Which tells that compound variant is very close to homozygous 677 when we talk about homocysteine blood levels as an marker. Nothing said of the frequency of beeing compound 677 and 1298 though which is some kind of strange they not have testet/concluded, when they at the same time compare beeing compound 677 and 1298 with homozygous 677. It might be hidden in some tables though or elsewhere in the report, but cant find it. I think many people wants to know. Including me.
 

Valentijn

Senior Member
Messages
15,786
Finaly I found a reasearch that suggests that compound is more common than not compound for having 677 and 1298 SNPs.
Only one of the sources cited in that paper seems relevant: http://www.nature.com/jhg/journal/v48/n1/full/jhg20031a.html (full text at "Download PDF" on the right side).

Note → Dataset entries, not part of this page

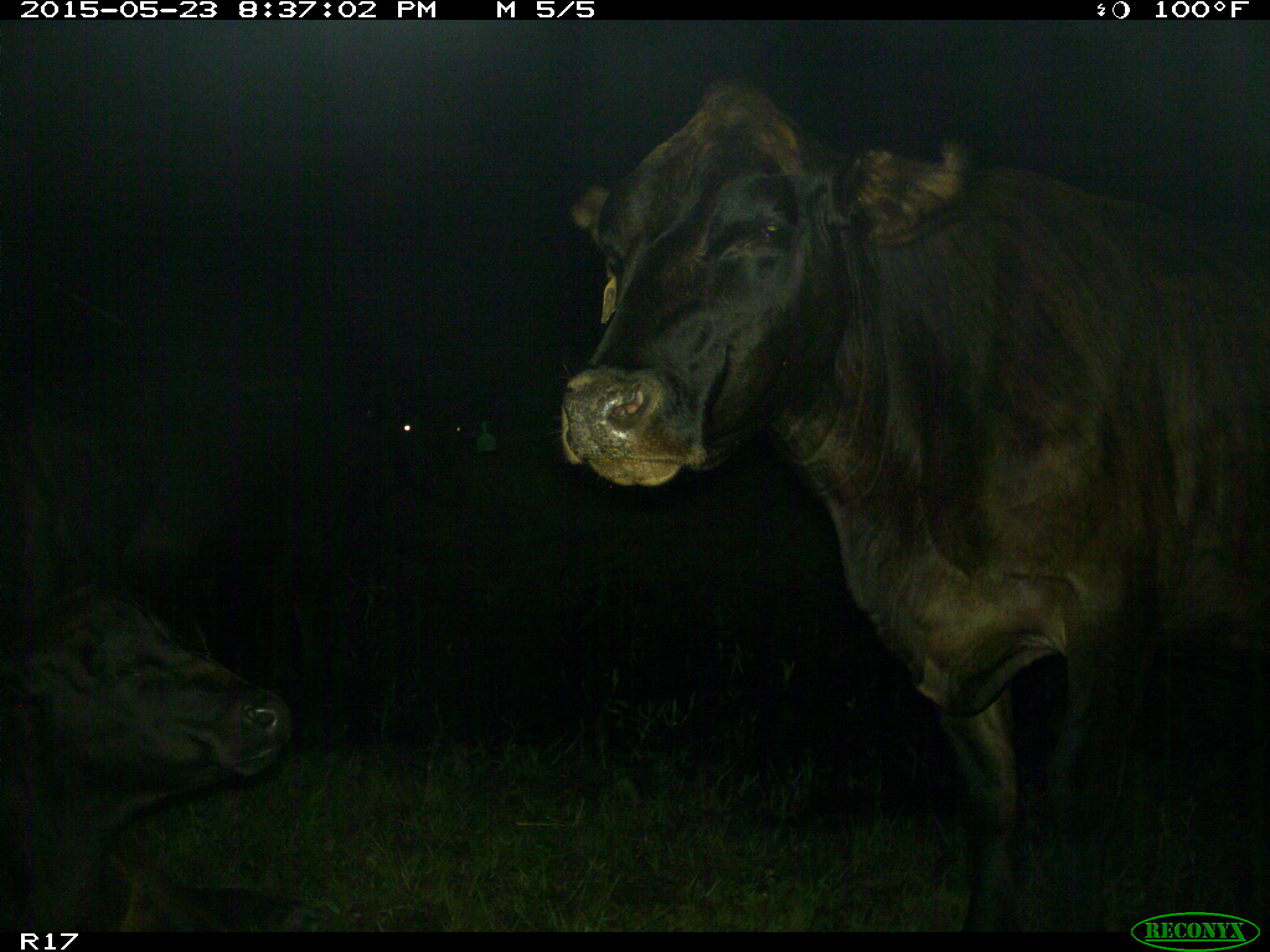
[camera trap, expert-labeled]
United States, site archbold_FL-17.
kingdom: Animalia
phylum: Chordata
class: Mammalia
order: Artiodactyla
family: Bovidae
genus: Bos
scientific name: Bos taurus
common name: domestic cow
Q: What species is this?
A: Bos taurus (domestic cow).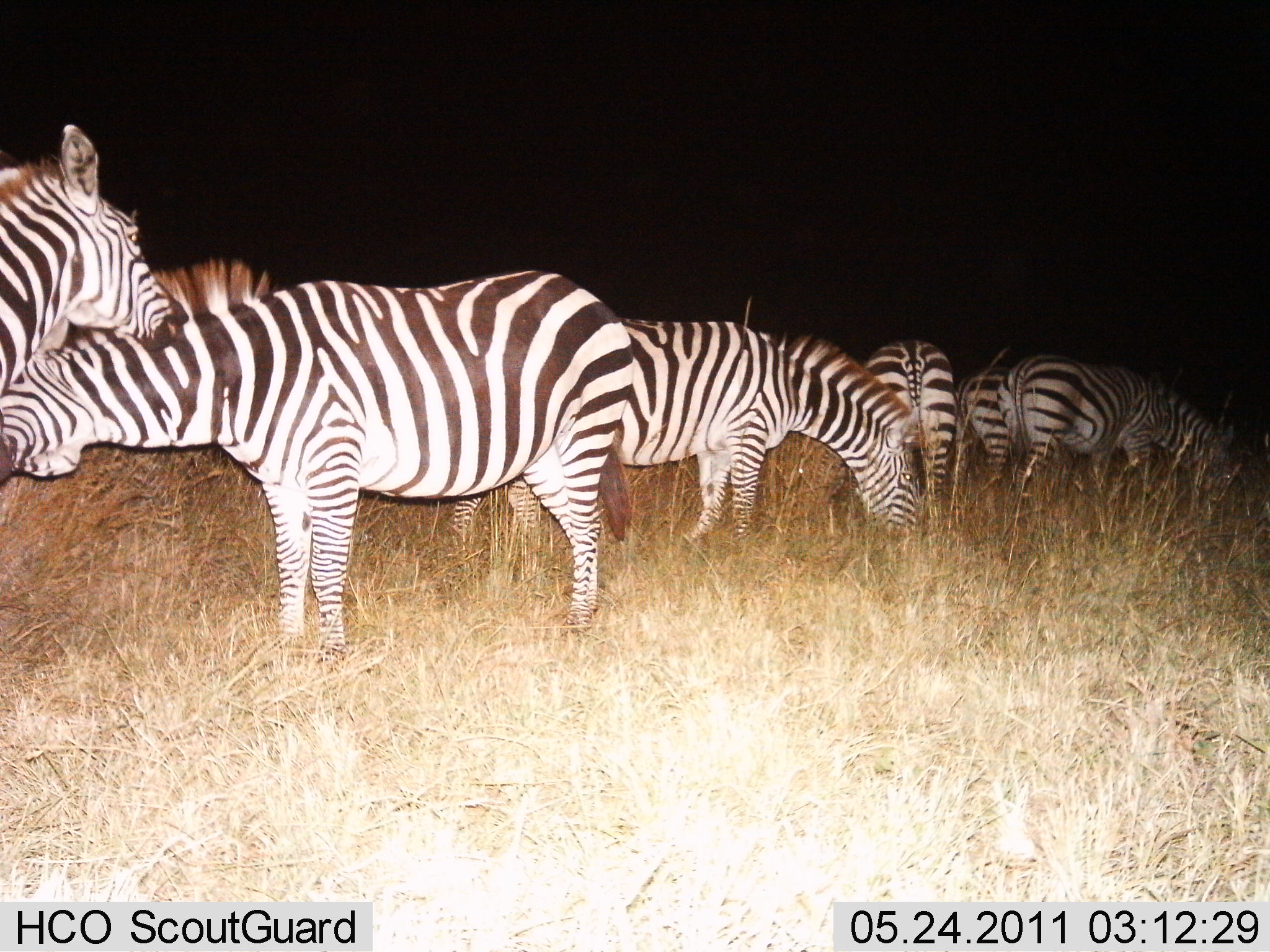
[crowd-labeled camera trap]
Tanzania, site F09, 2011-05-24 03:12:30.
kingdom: Animalia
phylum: Chordata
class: Mammalia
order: Perissodactyla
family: Equidae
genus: Equus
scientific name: Equus quagga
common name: plains zebra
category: zebra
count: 6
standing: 30%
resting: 0%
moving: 0%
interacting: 40%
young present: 0%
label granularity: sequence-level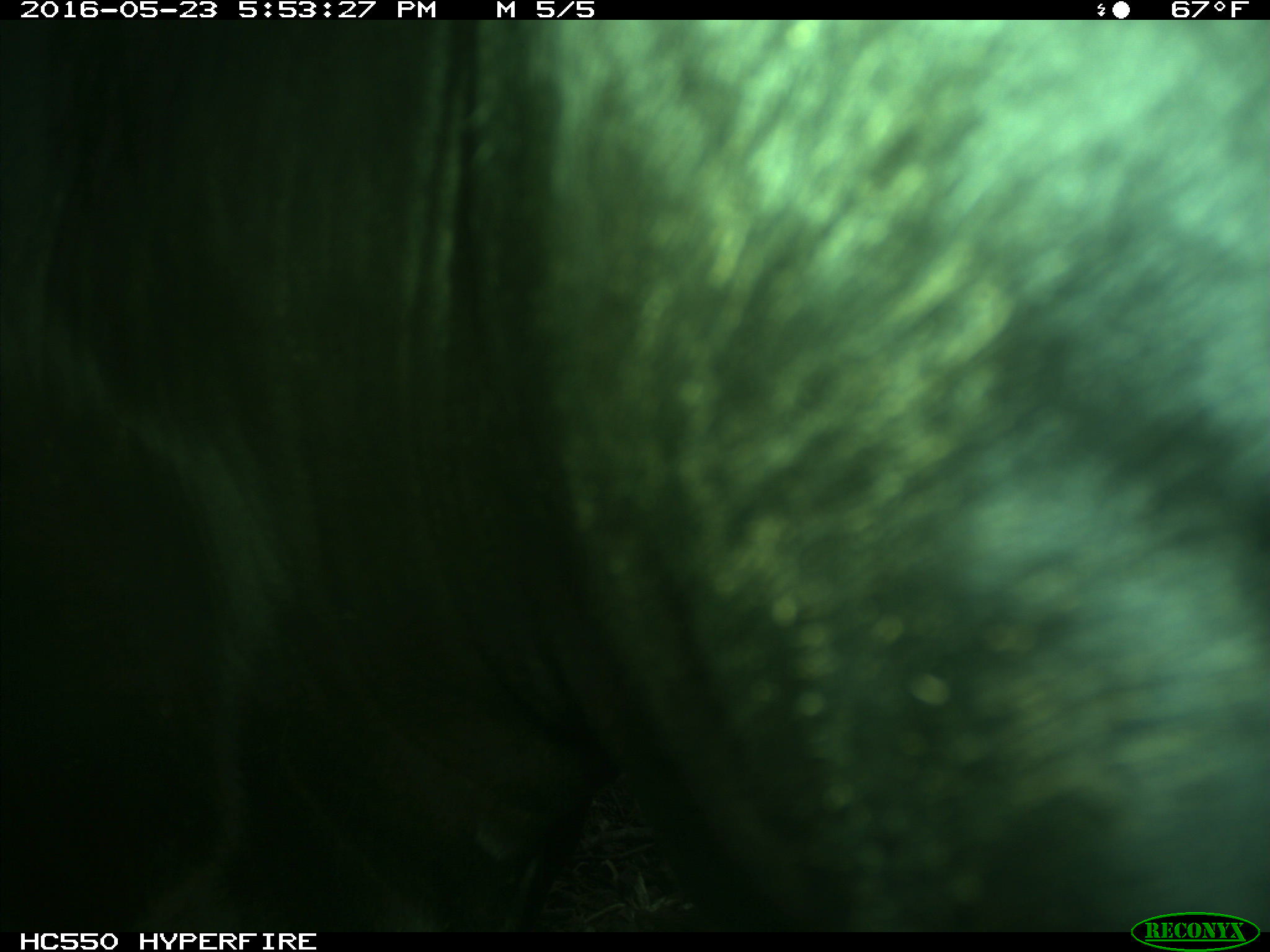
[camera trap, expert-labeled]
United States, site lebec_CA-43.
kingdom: Animalia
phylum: Chordata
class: Mammalia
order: Artiodactyla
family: Bovidae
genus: Bos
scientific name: Bos taurus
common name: domestic cow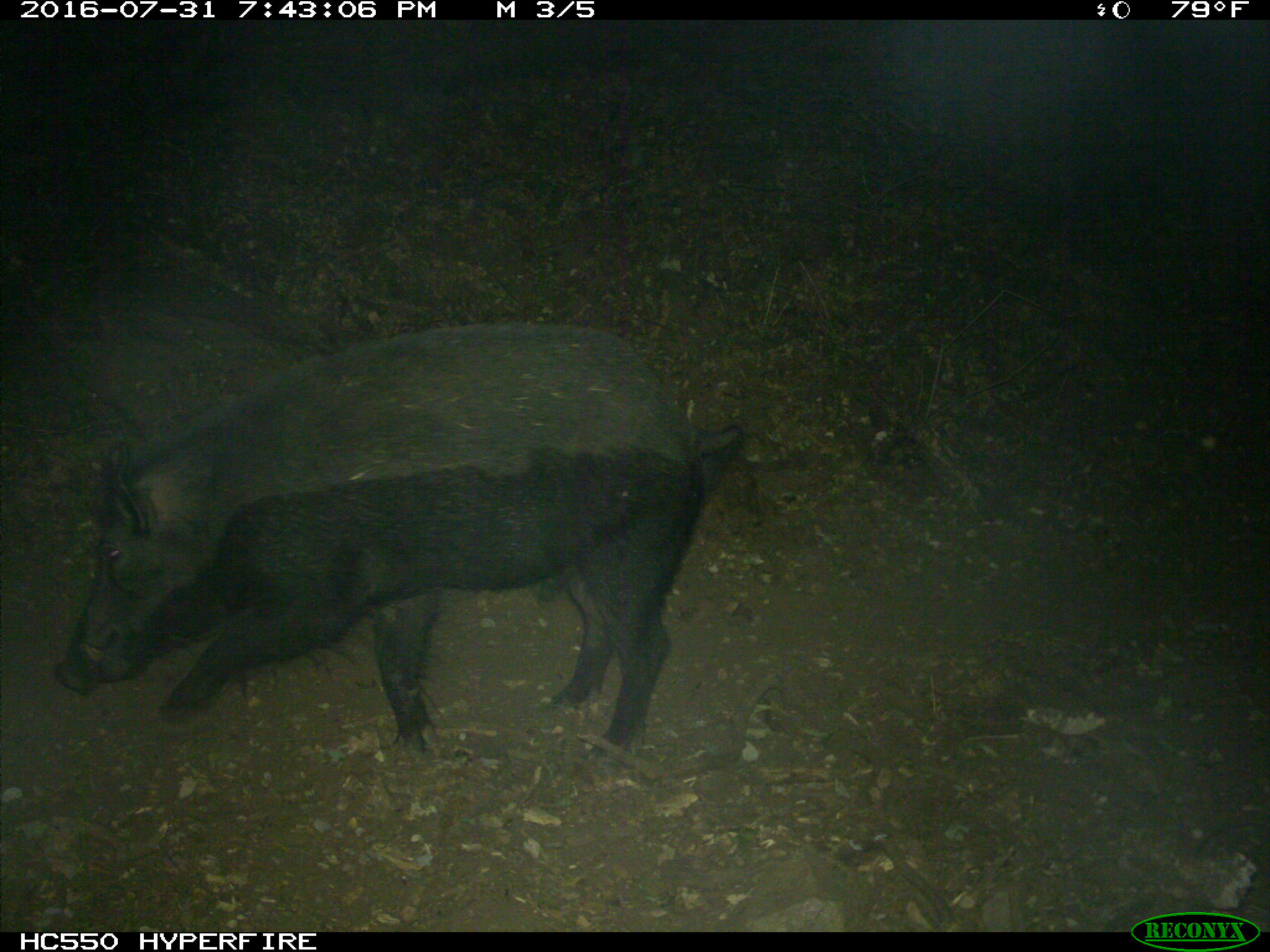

It's a bit dubious, since they decided to throw out data from the UK and Canada, since it contradicted their conclusion. They chose to attribute the increased prevalence of the non-compound heterozygous mutations to a presumed "founder effect". They probably would not have excluded those studies if they didn't render the overall effects to be insignificant.

At the very least, this suggests that compound heterozygous mutations are not the more common in people from the UK, or of British ethnic origins. And it makes the broader assertion more dubious as well, since they had to filter out data to get something significant.
 
Messages
17
It is likely that these mutations arose independently on different alleles and recombination has not occurred frequently enough, within the requisite small interval, to place the two mutations on the same chromosome

It might be this documentation...

http://www.nature.com/ejhg/journal/v10/n10/full/5200863a.html

If you read last part of bold text you see why recombined variants are rarer than combined ones. Its nothing that has to be documented, it is math. Thats why they write it like that. Its how mutations normaly develope in time, and in what order.

But since ANYTHING can happen with genes, they use words/phrases like "likely" or "the odds for". But normaly combinations is more common than recombinations. IF we asume that both polymorphisms started from two different persons in history. Which is also most logical. ;)
 
Last edited:
Messages
2
Compound Heterozygous = 70% under-functional
Nov '14, Ben Lynch wrote how he is Compound Heterozygous and it equates 70% loss of function (i wanted to post it last week when i the reference was handy, but this whack system requires days to approve a new poster and never notifies them when approved, so its no longer handy). I found it at the bottom closer of his writing on this page:

Preventing Methylfolate Side Effects - MTHFR.Net
http://mthfr.net/preventing-methylfolate-side-effects/2014/11/26/

... That is how I do it.

Remember, I am compound heterozygous MTHFR myself which means my MTHFR enzyme is reduced by about 70% in function.

Do I take methylfolate every day?
No. I take it when I feel mentally slow or use my brain heavily such as during conferences or writing long articles such as this :) (but I won’t take it now because it is midnight and time to go sleep. I don’t want my adrenals to get taxed…)
 
Last edited:

jason30

Senior Member
Messages
516
Location
Europe
So when you are Heterozygous in C677T & A1298C then the focus is on methylfolate ?

"C677T
One function of MTHFR (Methylenetetrahydrofolate reductase) is to help convert homocysteine to methionine. A
MTHFR C677T mutation means that the MTHFR enzyme may have trouble performing its task leading to high levels
of homocysteine."

I wonder if methylfolate helps with converting homocysteine to methionine?